Ainda assim, depois de quase quarenta anos do primeiro festival, o Rock In Rio traz uma forte memória ao público brasileiro. Ele foi o primeiro evento no qual uma quantidade significativa de bandas e artistas estrangeiros em boa fase mercadológica e artística veio ao Brasil. E a presença do evento ao longo desse tempo, firmando-se como uma atração bienal há treze anos, constituiu num objetivo a ser alcançado para artistas independentes. Ainda é ótimo para eles aparecer no evento, mesmo que seja em palcos secundários e engolindo todos os sapos possíveis. Ainda que haja uma atitude subserviente nesse comportamento, ele existe e não parece dar sinais de que irá desaparecer. Ele também acontece com veículos de comunicação alternativos e/ou independentes, que, mediante aderência total às pautas do evento, sejam elas quais forem, trocam sua identidade em favor de acesso ao festival, em busca de uma xepa de oportunidade de competir com megaveículos estabelecidos, que fazem uma cobertura asséptica e desinformada. Ou seja, o ambiente que envolve o Rock In Rio é desinformado por natureza, conta com a conivência de várias pessoas, que poderiam questionar escolhas adotadas, mas que compõem com a lógica sistêmica do evento.

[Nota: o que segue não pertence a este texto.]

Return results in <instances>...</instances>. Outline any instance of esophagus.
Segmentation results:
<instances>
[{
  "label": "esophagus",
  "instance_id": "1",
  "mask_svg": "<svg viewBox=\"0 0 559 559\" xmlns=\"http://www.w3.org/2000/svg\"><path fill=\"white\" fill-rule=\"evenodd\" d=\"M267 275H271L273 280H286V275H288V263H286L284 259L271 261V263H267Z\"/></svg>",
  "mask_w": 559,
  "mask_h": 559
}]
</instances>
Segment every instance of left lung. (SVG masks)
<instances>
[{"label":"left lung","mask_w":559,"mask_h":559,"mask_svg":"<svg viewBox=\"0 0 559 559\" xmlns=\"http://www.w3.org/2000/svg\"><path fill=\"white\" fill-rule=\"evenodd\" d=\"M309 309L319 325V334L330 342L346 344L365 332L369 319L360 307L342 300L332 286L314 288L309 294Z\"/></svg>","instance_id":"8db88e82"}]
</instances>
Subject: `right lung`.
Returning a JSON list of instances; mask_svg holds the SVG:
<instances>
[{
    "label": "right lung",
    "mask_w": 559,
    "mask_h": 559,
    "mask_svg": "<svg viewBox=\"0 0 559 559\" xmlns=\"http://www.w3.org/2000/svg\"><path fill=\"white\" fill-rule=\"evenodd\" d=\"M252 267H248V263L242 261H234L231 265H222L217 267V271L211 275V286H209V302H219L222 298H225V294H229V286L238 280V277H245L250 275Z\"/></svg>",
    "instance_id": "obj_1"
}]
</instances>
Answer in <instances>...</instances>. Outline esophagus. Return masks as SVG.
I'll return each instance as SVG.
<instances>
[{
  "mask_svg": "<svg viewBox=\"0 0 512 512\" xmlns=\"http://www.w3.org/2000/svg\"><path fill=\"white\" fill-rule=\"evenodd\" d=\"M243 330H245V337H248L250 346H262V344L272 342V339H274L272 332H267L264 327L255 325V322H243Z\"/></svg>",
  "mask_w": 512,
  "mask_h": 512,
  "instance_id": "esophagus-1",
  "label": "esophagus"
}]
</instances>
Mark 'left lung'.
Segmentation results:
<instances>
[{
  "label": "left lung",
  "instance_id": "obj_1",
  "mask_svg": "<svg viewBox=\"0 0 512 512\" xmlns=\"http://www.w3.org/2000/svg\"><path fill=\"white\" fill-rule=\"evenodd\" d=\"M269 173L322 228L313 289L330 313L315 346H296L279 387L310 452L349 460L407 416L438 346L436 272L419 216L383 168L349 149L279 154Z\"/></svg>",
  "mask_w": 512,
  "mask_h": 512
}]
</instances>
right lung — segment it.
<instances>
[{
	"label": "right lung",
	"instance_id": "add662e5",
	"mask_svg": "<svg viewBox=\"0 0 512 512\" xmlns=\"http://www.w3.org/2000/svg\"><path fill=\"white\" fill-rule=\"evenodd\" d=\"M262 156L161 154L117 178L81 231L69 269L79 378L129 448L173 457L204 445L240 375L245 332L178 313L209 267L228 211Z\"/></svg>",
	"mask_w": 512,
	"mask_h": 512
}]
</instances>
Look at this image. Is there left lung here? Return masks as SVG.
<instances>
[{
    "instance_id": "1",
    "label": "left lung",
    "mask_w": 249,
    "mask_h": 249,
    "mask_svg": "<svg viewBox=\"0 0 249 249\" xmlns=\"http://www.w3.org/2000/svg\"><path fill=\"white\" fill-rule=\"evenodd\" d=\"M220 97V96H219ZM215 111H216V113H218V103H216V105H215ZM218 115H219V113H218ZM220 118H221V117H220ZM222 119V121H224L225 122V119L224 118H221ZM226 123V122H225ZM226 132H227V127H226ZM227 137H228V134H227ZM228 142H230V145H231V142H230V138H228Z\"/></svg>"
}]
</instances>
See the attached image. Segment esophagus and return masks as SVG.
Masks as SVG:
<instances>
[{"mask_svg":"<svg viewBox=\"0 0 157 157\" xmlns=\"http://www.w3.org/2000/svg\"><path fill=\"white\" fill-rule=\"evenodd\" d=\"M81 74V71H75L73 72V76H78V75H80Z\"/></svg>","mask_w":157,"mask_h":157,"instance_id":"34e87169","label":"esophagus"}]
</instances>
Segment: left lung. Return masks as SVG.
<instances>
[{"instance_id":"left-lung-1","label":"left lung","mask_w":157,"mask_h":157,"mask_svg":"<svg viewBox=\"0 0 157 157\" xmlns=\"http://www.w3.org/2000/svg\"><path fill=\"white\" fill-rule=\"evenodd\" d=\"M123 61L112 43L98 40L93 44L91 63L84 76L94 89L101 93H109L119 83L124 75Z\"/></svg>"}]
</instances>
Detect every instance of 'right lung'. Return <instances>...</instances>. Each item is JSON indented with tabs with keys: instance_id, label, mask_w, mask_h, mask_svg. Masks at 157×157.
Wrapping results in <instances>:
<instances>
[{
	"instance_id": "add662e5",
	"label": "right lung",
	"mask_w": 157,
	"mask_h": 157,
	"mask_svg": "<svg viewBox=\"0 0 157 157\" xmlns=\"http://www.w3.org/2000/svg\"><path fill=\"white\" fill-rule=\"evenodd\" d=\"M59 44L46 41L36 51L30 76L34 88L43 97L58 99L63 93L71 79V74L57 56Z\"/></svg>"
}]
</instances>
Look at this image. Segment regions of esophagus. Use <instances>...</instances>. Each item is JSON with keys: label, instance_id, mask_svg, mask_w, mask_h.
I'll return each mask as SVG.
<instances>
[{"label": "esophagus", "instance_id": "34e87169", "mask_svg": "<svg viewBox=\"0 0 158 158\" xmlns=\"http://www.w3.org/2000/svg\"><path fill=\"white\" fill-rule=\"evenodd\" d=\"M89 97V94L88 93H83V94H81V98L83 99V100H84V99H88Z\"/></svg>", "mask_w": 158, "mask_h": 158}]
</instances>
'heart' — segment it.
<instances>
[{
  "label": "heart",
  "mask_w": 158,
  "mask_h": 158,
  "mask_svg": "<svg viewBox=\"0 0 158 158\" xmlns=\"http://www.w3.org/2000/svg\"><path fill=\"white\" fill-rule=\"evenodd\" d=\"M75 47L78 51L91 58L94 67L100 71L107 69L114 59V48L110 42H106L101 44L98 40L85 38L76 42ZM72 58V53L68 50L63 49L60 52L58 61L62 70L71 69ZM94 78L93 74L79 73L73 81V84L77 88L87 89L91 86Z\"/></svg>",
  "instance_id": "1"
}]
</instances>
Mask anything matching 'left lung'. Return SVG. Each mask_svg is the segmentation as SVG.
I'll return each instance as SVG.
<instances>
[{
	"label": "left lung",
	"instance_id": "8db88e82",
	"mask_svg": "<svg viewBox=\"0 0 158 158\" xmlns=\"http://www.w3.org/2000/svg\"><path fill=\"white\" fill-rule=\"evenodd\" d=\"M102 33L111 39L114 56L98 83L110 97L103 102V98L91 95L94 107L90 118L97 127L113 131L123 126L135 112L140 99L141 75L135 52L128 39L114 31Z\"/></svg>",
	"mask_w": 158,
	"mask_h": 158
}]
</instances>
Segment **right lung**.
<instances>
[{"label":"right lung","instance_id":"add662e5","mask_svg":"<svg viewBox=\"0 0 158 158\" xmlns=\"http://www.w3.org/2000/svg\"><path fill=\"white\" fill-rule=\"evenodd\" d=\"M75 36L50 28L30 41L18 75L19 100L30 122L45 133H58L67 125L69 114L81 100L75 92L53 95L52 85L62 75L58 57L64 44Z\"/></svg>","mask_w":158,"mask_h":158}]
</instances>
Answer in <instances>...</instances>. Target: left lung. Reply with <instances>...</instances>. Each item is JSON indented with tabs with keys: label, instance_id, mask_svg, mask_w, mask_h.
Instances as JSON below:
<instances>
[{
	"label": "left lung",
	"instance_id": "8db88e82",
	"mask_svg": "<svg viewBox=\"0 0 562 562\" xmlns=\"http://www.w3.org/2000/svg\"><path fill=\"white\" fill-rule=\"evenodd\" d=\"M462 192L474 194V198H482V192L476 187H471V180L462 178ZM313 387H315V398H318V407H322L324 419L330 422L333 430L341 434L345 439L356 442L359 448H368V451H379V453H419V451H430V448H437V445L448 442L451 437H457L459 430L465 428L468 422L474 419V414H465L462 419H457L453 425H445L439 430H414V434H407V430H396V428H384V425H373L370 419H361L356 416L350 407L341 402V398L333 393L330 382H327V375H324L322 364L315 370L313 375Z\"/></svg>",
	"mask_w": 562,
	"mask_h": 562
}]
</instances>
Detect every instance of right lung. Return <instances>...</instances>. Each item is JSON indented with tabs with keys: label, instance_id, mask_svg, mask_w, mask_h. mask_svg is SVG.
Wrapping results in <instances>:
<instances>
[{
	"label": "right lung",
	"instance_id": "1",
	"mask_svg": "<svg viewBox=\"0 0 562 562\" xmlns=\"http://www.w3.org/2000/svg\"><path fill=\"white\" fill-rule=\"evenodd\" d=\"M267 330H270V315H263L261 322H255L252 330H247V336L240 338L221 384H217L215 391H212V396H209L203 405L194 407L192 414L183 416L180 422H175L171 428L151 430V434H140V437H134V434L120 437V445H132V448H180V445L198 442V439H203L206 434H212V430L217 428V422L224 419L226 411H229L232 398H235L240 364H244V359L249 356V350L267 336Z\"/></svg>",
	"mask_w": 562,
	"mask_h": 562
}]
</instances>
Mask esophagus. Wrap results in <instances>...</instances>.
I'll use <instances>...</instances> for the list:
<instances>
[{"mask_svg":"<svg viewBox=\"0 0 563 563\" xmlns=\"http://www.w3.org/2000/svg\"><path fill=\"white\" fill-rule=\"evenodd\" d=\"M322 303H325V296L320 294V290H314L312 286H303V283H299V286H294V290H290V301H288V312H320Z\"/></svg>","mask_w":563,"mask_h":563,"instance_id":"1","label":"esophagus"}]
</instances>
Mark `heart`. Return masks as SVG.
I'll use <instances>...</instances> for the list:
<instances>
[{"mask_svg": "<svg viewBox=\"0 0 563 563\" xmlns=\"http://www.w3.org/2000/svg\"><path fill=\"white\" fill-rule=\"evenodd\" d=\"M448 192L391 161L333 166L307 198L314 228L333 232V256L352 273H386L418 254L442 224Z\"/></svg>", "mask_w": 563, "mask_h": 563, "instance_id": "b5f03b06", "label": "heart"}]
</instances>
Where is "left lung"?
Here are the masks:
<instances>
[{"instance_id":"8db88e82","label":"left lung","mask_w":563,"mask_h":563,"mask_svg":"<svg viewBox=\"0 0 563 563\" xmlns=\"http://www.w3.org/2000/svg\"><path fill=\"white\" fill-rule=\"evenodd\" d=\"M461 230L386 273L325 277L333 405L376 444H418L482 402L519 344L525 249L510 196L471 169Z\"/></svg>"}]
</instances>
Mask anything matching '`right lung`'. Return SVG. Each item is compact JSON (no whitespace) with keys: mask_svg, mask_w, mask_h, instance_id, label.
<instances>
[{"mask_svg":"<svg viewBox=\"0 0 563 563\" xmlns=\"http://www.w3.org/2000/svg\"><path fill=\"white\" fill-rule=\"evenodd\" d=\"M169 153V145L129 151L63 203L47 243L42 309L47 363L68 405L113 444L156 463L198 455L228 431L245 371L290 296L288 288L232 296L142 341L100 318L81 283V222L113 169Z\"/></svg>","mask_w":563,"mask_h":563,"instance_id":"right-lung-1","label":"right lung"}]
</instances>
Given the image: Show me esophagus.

Sem muito esforço de pensamento, seria possível pensar em nomes como Keane, Killers, Strokes, Legião Urbana, Samuel Rosa, Nando Reis, Alice In Chains, Janelle Monae, Camila Cabello, Duran Duran, Gojira, Adele e Lady Gaga, todos em turnês pelo mundo em algum momento deste ano, que seriam capazes de acrescentar um mínimo de relevância artística para este evento, que deixou pelo caminho um monte de aspectos positivos para se transformar em algo que, sinceramente, me parece irrecuperável.
É uma pena.
Ou não.
Carlos Eduardo Lima (CEL) é doutorando em História Social, jornalista especializado em cultura pop e editor-chefe da Célula Pop. Como crítico musical há mais de 20 anos, já trabalhou para o site Monkeybuzz e as revistas Rolling Stone Brasil e Rock Press. Acha que o mundo acabou no início dos anos 90, mas agora sabe que poucos e bons notaram. Ainda acredita que cacetadas da vida são essenciais para a produção da arte.